2309hrs, Saturday, 13th October 1945, Headquarters, Red Banner Forces of Europe, Kohnstein, Nordhausen, Germany.
The image of the scantily clad young peasant girl started to fade, the sound of her inviting voice being replaced with the urgent sounds of knocking on his door.
Marshal Zhukov had taken to his bed early, well satisfied with a day during which his armies had sundered the Allied line in three places.
The knocking grew more urgent, and he shook off the last vestiges of deep sleep and shouted at whomever it was to enter.
Malinin, his tunic undone and clearly also roused from his slumbers, burst into the room clutching message slips.
“What’s got you so rattled, Mikhail?”
The Marshal reached across for his own tunic, and he stood, unsteadily at first, as his hand detoured to the proffered reports instead.
“Talk to me,” his eyes not yet clear, the paperwork a jumble of meaningless symbols.

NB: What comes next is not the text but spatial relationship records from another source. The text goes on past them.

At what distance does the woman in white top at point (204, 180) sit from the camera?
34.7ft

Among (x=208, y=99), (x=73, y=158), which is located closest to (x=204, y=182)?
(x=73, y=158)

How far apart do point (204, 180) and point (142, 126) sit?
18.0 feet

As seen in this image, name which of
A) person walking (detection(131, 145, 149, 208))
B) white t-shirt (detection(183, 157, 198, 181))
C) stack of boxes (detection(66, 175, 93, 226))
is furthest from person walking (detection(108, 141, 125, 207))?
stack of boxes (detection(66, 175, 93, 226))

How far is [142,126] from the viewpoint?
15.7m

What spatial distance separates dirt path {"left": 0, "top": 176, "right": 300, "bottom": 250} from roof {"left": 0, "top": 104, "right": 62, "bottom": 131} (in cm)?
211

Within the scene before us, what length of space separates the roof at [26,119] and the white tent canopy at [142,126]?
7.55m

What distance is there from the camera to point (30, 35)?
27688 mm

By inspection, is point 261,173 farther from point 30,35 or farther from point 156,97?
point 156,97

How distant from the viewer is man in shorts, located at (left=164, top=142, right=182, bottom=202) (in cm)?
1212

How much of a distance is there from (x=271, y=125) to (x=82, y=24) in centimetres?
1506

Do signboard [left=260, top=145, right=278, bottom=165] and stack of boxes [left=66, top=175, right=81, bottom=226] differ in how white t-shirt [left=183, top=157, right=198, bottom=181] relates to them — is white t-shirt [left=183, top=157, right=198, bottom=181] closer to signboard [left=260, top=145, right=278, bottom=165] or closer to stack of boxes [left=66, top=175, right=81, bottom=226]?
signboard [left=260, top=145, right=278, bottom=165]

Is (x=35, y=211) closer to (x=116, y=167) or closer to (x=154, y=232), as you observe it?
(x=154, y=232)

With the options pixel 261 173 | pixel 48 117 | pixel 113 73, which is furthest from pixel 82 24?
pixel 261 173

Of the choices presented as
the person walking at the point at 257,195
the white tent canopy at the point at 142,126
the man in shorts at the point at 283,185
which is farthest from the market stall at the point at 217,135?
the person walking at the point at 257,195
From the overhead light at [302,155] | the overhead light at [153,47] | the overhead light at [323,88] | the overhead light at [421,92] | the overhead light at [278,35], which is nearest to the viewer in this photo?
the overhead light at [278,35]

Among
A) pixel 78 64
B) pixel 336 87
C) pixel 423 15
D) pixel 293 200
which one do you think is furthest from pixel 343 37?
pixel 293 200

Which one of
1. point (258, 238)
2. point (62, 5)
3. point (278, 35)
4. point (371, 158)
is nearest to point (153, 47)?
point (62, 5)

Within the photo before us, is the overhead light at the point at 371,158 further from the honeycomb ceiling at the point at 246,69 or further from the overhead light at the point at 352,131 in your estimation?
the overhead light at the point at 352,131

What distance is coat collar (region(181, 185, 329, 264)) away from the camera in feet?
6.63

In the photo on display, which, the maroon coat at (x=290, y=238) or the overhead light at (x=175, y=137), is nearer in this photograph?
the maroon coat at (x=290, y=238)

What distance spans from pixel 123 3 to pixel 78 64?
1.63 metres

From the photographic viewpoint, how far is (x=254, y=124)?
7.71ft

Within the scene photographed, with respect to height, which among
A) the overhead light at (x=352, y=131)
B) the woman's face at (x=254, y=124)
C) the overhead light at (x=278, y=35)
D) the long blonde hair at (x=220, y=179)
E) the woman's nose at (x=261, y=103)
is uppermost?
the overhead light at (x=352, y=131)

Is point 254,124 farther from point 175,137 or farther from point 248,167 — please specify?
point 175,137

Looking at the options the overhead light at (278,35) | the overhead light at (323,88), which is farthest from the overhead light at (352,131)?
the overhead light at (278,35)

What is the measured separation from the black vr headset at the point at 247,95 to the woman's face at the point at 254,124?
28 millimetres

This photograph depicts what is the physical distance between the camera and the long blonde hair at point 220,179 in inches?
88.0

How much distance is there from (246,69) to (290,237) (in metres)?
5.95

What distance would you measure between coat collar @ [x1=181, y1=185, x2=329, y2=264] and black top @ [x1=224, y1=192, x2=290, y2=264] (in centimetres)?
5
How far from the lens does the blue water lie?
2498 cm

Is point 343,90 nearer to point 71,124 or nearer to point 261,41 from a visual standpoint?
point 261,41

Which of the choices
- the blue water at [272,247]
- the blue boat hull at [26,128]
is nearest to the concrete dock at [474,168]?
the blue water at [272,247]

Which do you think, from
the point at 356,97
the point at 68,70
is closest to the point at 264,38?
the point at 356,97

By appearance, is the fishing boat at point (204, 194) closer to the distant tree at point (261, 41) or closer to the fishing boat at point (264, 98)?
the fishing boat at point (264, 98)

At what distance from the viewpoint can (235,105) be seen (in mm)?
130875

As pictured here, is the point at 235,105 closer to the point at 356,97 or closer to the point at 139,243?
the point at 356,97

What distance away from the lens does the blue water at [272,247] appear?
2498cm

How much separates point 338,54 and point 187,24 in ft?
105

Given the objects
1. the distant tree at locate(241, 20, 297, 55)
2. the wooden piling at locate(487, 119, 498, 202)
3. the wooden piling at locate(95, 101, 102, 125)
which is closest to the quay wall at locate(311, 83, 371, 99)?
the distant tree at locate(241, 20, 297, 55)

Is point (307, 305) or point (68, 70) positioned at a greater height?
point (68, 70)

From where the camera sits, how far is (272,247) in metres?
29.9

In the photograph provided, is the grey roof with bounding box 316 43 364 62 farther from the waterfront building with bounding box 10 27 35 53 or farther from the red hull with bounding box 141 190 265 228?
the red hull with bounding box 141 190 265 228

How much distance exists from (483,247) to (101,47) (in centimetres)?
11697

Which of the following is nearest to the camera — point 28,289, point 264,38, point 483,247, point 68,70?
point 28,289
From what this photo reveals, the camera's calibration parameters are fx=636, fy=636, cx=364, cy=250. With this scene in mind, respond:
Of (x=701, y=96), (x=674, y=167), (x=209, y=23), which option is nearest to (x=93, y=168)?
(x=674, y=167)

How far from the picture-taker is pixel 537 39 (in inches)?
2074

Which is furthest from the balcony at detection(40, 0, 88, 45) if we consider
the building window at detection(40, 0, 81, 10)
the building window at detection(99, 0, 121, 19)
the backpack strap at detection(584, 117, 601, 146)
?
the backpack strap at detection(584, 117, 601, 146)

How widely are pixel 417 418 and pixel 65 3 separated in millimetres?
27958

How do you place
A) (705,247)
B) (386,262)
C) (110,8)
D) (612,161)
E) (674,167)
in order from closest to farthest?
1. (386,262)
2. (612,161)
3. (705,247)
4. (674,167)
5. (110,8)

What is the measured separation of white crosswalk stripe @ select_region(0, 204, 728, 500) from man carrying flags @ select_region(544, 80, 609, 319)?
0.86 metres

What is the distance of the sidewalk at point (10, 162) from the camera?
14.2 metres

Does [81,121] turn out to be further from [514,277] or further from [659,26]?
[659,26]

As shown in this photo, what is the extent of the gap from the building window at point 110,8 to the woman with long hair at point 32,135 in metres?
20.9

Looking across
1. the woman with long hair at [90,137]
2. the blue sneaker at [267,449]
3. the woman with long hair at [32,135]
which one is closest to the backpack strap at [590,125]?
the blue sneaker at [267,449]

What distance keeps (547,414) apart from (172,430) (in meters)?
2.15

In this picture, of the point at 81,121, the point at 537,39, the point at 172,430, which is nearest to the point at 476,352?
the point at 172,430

“The Allies have hit Ploesti and Baku in simultaneous raids. Proper damage reports are not yet available but first indications are that the facilities in Baku are badly damaged, those in Roumania even worse.”
No report was needed to make Zhukov aware of the consequences of the raids.
“If this is true, we will lose some mobility, some supply ability, and some air capacity.”
The tunic was slipped on and buttons fastened as he paused for further thought.
“We need firm figures and projections from t
he Minister for Fuel before we can assess the impact, but I think we should immediately put in place something to prioritise fuel for our frontline and air forces.”
Sitting down again, Zhukov posed a question.
“How did the enemy get at these two prime facilities?”
“It would appear that the Air Force weakened the defences in favour of sending units to the Western Front. Some under strength units were at Baku, and they were overwhelmed. The response over Ploesti was more structured, but the defensive fighter formations were too numerous for our own forces to have much effect.
Pulling on his boots, Zhukov stood and stamped down hard.
“I assume Moscow has been informed?”
“Yes, Comrade Marshal. This report indicates that NKVD teams are already at the relevant headquarters making enquiries.”
Both men understood that others would die that night, their decisions condemning them to the righteous indignation of others armed with 20/20 hindsight.
“Right, Comrade Malinin, let us go and sort this mess out!”
Both men moved quickly towards the main command centre, both sharing the thoughts about how quickly situations can change in warfare.
Author’s note on ‘Stalemate’ from this point forward.
Stalemate will now divide into three sections, and each will be taken to its conclusion before starting on the next.
Each section will deal with a major Soviet attack and the areas affected by it, as well as the occasional general matter. In general, these attacks are within the area of responsibility of a Soviet Front, so I have labelled each chapter according to which Front is involved.
This will result in the time line extending for one Front’s chapters, and then returning to an earlier time for the next.
This has been done to limit the amount of chopping and changing between areas so that the reader may get a better feel for each individual area.
The order in which they are addressed is purely one of my own selection. I indicate nothing by my choices.